When they had looked for a while at the kittens, the children took them from under the cat and began to smooth them down, and afterwards, not satisfied with this, laid them in the skirts of their nightdresses and ran from one room to another.

“Mamma, the cat’s got kittens!” they cried. Mother sat in the dining-room, talking to a stranger. When she saw her children unwashed, undressed, with their nightdresses on high, she got red, and looked at them severely.

“Drop your nightdresses, shameless!” she said. “Run away at once, or you’ll be punished.”

But the children paid no attention either to their mother’s threats or to the presence of the stranger. They put the kittens down on the carpet and raised a deafening howl. Beside them walked the old cat, and mewed imploringly. When in a few minutes the children were dragged off to the nursery to dress, say their prayers, and have their breakfast, they were full of a passionate wish to escape from these prosaic duties and return to the kitchen.

Ordinary occupations and games were quite forgotten. From the moment of their appearance in the world the kittens obscured everything, and took their place as the living novelty and heart-swelling of the day. If you had offered Vanya or Nina a bushel of sweets for each kitten, or a thousand threepenny-bits, they would have rejected the offer without a moment’s hesitation. Till dinner-time, in spite of the warm protests of nurse and the cook, they sat in the kitchen and played with the kittens. Their faces were serious, concentrated, and expressive of anxiety. They had to provide not only for the present condition, but also for the future of the kittens. So they decided that one kitten would remain at home with the old cat, so as to console its mother, that the other would be sent to the country-house, and that the third would live in the cellar and eat the rats.

“But why can’t they see?” asked Nina. “They have blind eyes, like beggars.”

The question troubled Vanya. He did his best to open one of the kitten’s eyes, for a long time puffed and snuffled, but the operation was fruitless. And another circumstance worried the children extremely—the kittens obstinately refused the proffered meat and milk. Everything that was laid before their little snouts was eaten up by their grey mother.

“Let’s build houses for the kittens,” proposed Vanya. “We will make them live in different houses, and the cat will pay them visits….” In three cornel’s of the kitchen they set up old hat-boxes.
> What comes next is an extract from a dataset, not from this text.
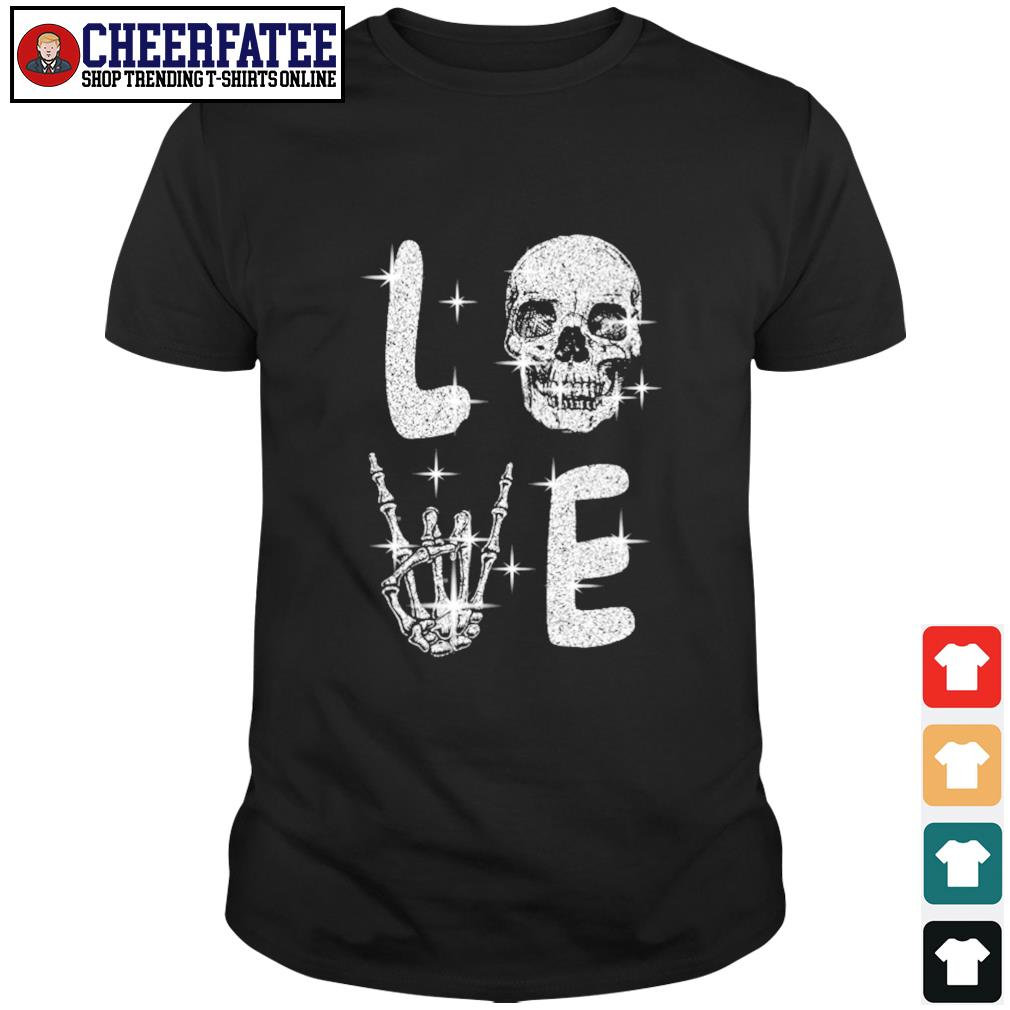 Love skull diamond rock and roll shirt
But the separation of the family seemed premature; the old cat, preserving on her face her former plaintive and sentimental expression, paid visits to all the boxes and took her children home again.
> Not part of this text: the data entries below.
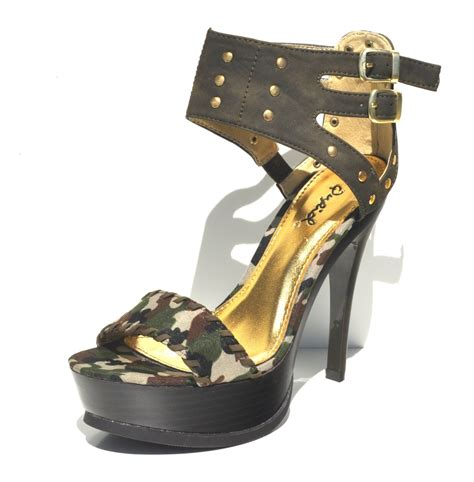 camouflage high heel shoes qupid olive camouflage womens high heel slingback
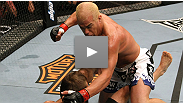 "In this interview from after his UFC 132, victory, a ""reborn"" Tito Ortiz credits a change of scenery for his big win."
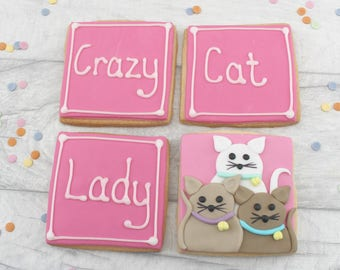 Birthday cookies for crazy cat lady, birthday cat cookies, crazy cat lady gift, cat themed biscuits, edible gift for cat owner, present,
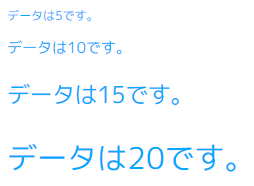 20190113_6.png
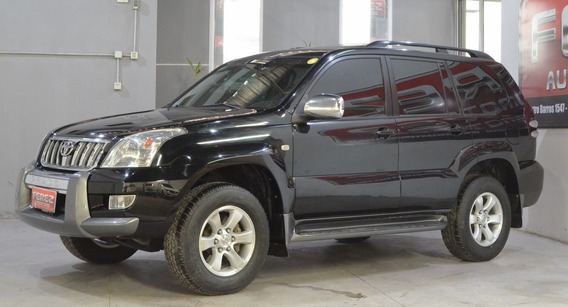 Toyota Land Cruiser Prado Vx Diesel 3.0 4x4 7 Asientos 2008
“The cat is their mother,” said Vanya, “but who is their father?”

“Yes, who is their father?” repeated Nina.

“They can’t live without a father.”

For a long time Vanya and Nina discussed the problem, who should be father of the kittens. In the end their choice fell on a big dark-red horse whose tail had been tom off. He had been cast away in the store-room under the staircase, together with the remnants of other toys that had outlived their generation. They took the horse from the store-room and stood it beside the box.
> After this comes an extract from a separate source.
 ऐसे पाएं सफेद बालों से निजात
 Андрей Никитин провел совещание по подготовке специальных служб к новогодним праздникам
“Look out!” they warned him. “Stand there and see that they behave themselves.”

All this was said and done in a serious manner, and with an expression of solicitude. Outside the box and the kittens, Vanya and Nina would recognise no other world. Their happiness had no bounds. But they were destined to endure moments of unutterable torture. Just before dinner Vanya sat in his father’s study, and looked thoughtfully at the table. Near the lamp, across a packet of stamped paper, crawled a kitten. Vanya watched its movements attentively, and occasionally poked it in the snout with a pencil…. Suddenly, as if springing out of the floor, appeared his father.

“What is this?” cried an angry voice.

“It is … it is a kitten, papa.”

“I’ll teach you to bring your kittens here, wretched child! Look what you’ve done! Ruined a whole package of paper!”

To Vanya’s astonishment, his father did not share his sympathy with kittens, and, instead of going into raptures and rejoicing, pulled Vanya’s ear, and cried:

“Stepan, take away this abomination!”

At dinner the scandal was repeated…. During the second course the diners suddenly heard a faint squeal. They began to search for the cause, and found a kitten under Nina’s pinafore.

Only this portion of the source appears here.